While the selection committee for NCLAT consisted of two judges and two secretaries to the Government of India, all other committees comprised only one judge and three secretaries to the Government of India.

Now, in the 2020 rules, by default, all committees consist of a judge, the president/chairman/chairperson of the tribunal concerned and two secretaries to the Government of India. This is again a violation of the Judgement of Supreme Court Since  Judicial Members are again in Minority here.

Another Issue is of Tenure S.C specifically said that the Judicial Members should atleast be given a tenure of 5-7 years , in 2017 rules Tenure given by the Govt. was 3 years and again in 2020 Rules Tenure given is 4 years i.e violation of the SC Directive.

Editorial 3 : Viral economies

Central Theme : The coronavirus is pushing the world into a recession, and India cannot be immune to it .

Economic Impacts of the Virus:

  1. Global Slowdown (especially USA and China)
  2. Investment not coming , since people are risk averse
  3. It has Crippled the Global Supply Chain
  4. People are dumping stocks
  5. The U.S. markets experienced their worst week since the 2008 global financial crises.
  6. In a situation of a global recession, exports, which are not growing even now, could take a hit, further slowing down one of the economic engines.

2 Advantages to India :– What augurs well though is that Indian companies are not major participants in the global supply chains originating in China. And second, crude oil prices are slipping which is good news for the macro economy and inflation.

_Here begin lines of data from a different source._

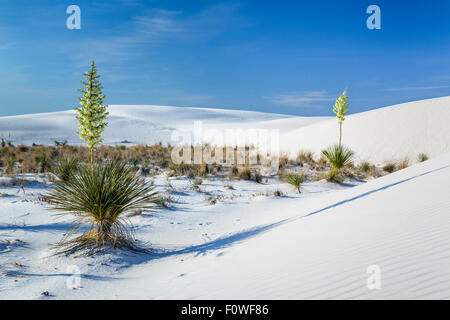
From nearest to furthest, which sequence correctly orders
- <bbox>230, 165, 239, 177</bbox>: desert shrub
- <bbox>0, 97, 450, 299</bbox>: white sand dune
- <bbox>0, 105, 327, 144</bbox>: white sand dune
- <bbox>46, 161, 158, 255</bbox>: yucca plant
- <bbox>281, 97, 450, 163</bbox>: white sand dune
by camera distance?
<bbox>0, 97, 450, 299</bbox>: white sand dune → <bbox>46, 161, 158, 255</bbox>: yucca plant → <bbox>230, 165, 239, 177</bbox>: desert shrub → <bbox>281, 97, 450, 163</bbox>: white sand dune → <bbox>0, 105, 327, 144</bbox>: white sand dune

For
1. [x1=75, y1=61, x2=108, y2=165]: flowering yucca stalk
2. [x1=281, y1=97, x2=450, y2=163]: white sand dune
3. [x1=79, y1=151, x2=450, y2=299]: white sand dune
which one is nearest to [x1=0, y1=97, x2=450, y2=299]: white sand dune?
[x1=79, y1=151, x2=450, y2=299]: white sand dune

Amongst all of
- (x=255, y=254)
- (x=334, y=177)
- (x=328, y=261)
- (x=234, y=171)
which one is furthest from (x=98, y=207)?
(x=334, y=177)

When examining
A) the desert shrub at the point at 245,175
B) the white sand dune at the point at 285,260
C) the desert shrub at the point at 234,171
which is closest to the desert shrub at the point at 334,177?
the desert shrub at the point at 245,175

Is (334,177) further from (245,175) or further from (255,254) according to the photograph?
(255,254)

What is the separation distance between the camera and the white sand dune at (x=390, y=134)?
754 inches

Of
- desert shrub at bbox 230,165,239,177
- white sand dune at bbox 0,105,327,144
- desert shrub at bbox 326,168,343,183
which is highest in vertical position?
white sand dune at bbox 0,105,327,144

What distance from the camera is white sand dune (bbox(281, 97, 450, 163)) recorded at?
1916 cm

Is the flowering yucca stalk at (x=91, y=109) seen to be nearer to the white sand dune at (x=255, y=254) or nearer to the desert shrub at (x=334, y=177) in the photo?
the white sand dune at (x=255, y=254)

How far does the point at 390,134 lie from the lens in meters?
21.4

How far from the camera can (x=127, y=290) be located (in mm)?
3205

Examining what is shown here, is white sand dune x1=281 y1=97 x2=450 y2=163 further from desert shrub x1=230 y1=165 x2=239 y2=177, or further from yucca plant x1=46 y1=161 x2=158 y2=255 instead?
yucca plant x1=46 y1=161 x2=158 y2=255

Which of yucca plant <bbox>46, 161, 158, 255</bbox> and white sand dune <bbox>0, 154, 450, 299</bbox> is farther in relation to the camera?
yucca plant <bbox>46, 161, 158, 255</bbox>
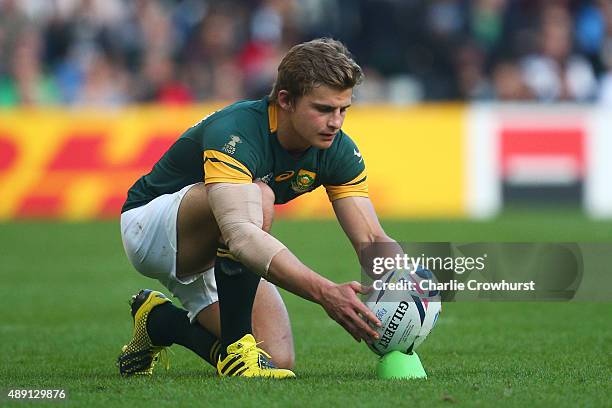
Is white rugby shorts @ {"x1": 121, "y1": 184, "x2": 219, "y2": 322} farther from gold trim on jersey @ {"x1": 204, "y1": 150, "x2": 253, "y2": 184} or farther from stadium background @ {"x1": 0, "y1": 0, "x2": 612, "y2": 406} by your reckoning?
stadium background @ {"x1": 0, "y1": 0, "x2": 612, "y2": 406}

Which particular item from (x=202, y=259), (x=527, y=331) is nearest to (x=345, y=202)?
(x=202, y=259)

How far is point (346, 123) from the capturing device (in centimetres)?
1598

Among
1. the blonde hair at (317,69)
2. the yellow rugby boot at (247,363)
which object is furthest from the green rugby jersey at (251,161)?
the yellow rugby boot at (247,363)

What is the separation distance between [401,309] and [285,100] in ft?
3.56

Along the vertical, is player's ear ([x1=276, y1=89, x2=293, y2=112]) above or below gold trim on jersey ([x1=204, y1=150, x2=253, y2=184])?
above

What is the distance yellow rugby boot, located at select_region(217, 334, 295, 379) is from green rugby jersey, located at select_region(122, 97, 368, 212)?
29.4 inches

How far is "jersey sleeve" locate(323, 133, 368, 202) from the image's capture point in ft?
19.0

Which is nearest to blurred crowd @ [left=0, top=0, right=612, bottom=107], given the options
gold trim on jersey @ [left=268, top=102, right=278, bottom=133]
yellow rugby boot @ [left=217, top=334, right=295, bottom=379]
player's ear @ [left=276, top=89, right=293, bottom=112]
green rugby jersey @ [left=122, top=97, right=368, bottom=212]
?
Result: green rugby jersey @ [left=122, top=97, right=368, bottom=212]

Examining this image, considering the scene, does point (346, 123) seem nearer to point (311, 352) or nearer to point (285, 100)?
point (311, 352)

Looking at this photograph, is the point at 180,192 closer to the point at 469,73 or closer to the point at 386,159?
the point at 386,159

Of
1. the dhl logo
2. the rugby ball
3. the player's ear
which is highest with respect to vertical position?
the player's ear

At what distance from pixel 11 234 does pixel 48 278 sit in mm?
3445

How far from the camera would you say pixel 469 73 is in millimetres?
17406

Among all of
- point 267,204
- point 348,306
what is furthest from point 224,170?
point 348,306
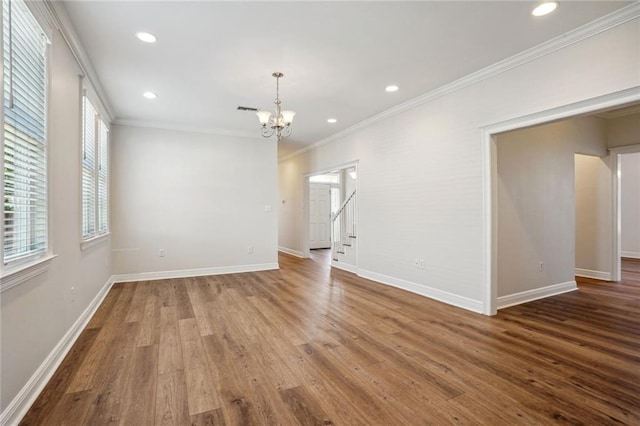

6)With falling allocation, Navy looks at fleet Optimization :- Facing increasing budgetary constraints and with several big ticket acquisitions lined up, the Navy is looking at adopting unmanned platforms, both aerial and underwater, in a big way.

As part of the fleet rationalization plan, the Navy has cut down on the requirement of minesweepers from 12 to eight and additional P-8I long-range patrol aircraft from 10 to six.

Navy operates some Israeli drones, and is in the process of procuring 10 General Atomics Sea-guardian High Altitude Long Endurance (HALE) armed drones from the U.S. for maritime surveillance.